You aren’t allowed to see her, OK?!

3.
Running in the corridor isn’t allowed.
Smoking isn’t allowed in this restaurant.

4.
Dogs aren’t permitted in the museum, Sir.
I’m afraid lighters aren’t permitted on flights.

5.
You mustn’t see him again, understand?
You mustn’t waste our money on this rubbish.

Signs

When writing signs, there are also different ways:

1) no …ing
2) No (something) allowed.
3) (something) is not allowed (+ place)
4) (something) is not permitted (+ place)
5) (something) is prohibited

1) is common, because it is very clear and simple.
2) is less common, and can sound like speaking down to people.
3) and 4) are usually used with places, with 4) being more formal.
5) is the strongest, reading most like a strict rule.

– examples

1.
No smoking
No diving

2.
No dogs allowed.
No entry allowed after 7pm.

3.
Smoking is not allowed in the theatre at any time.
Children are not allowed to enter the park unsupervised.

4.
Running is not permitted in the corridors.
Guests are not permitted in the hotel after 11pm.

5.
Smoking is prohibited at all times.
Explosives are prohibited on the train.

The ‘Softly, Softly’ Approach

Sometimes formal requests can be made using ‘friendlier’ language. These are usually made by companies or authorities who want to sound gentle.

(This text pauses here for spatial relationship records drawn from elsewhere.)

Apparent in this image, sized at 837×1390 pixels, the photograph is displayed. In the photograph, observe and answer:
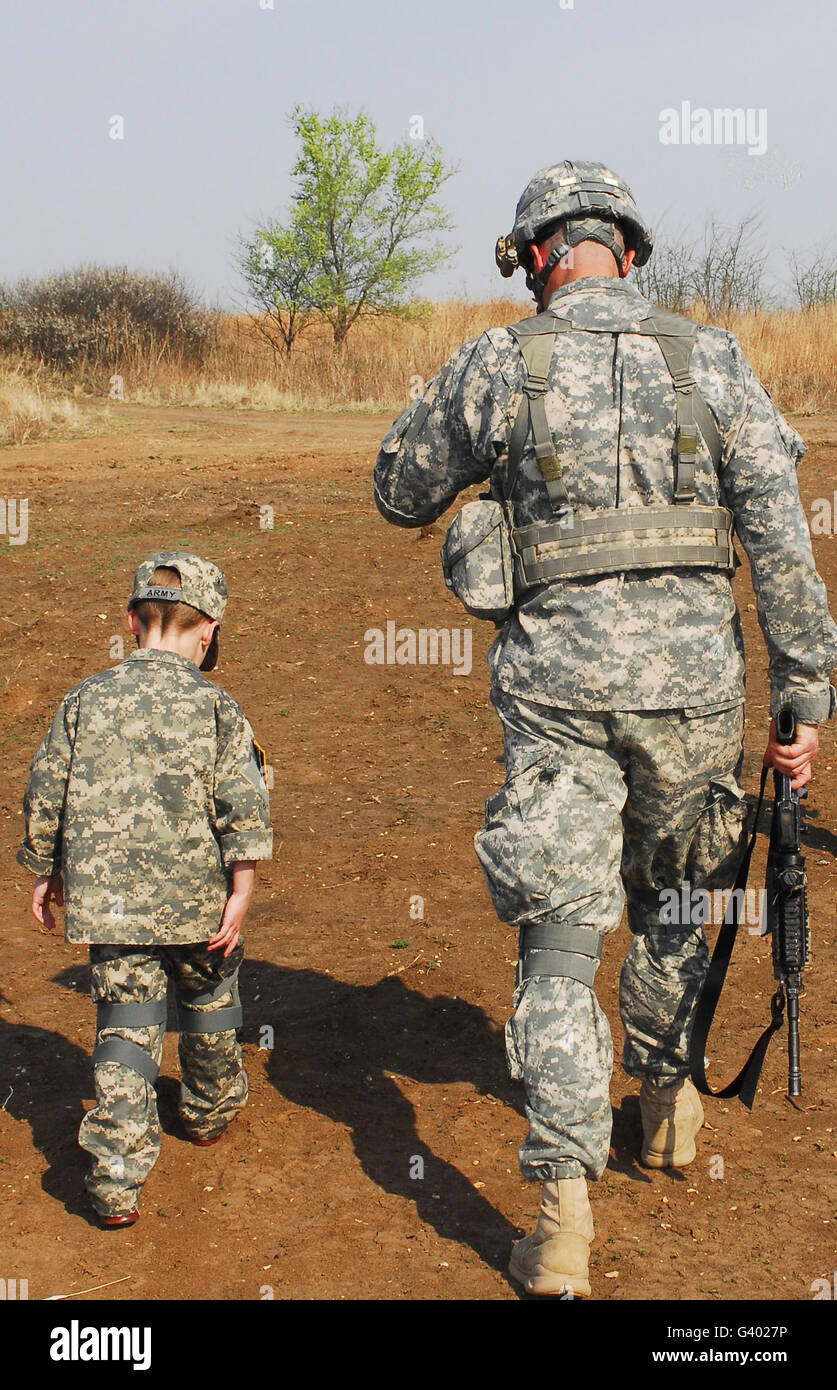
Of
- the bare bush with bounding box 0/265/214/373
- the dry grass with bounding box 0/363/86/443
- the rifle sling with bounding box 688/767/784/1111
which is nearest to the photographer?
the rifle sling with bounding box 688/767/784/1111

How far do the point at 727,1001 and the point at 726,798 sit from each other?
1434 millimetres

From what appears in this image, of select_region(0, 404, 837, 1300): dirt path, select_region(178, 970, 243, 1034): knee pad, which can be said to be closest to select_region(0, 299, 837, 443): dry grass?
select_region(0, 404, 837, 1300): dirt path

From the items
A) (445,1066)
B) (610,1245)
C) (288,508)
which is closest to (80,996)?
(445,1066)

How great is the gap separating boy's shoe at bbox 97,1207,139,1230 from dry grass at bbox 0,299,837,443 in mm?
11862

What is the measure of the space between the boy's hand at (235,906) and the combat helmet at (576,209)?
1.58m

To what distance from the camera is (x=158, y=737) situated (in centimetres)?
323

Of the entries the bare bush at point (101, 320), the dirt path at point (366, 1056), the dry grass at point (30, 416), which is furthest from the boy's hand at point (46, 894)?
the bare bush at point (101, 320)

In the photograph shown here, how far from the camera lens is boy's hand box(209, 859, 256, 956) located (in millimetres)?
3281

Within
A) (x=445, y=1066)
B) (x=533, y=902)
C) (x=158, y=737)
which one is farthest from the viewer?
(x=445, y=1066)

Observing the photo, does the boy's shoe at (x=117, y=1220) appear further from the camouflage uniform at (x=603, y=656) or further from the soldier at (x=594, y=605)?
the camouflage uniform at (x=603, y=656)

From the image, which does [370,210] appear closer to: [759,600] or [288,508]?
[288,508]

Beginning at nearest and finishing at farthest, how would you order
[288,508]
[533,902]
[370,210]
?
[533,902], [288,508], [370,210]

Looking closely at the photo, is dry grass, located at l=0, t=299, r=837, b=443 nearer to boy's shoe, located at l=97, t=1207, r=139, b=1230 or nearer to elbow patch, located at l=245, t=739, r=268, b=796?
elbow patch, located at l=245, t=739, r=268, b=796

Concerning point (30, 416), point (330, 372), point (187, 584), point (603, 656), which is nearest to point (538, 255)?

This language ‘suggests’ people don’t do things – although it really means ‘don’t’.

1) Please refrain from…
2) Thank you for (not doing something)
3) We appreciate you (not doing something)/your (n.)

– examples

1.
Please refrain from using flash photography.
Please refrain from eating or drinking in the library.

2.
Thank you for not smoking.

3.
We appreciate you not smoking.
We appreciate you not using your cell phone during the movie.

Exercises

1. Tell somebody they cannot:
(i) park here
(ii) bring children here
(iii) use a mobile / cell phone in this area.

2. Think of some rules for your classroom or work. How would you put these on signs (would you be clear, or use the ‘softly, softly’ approach?)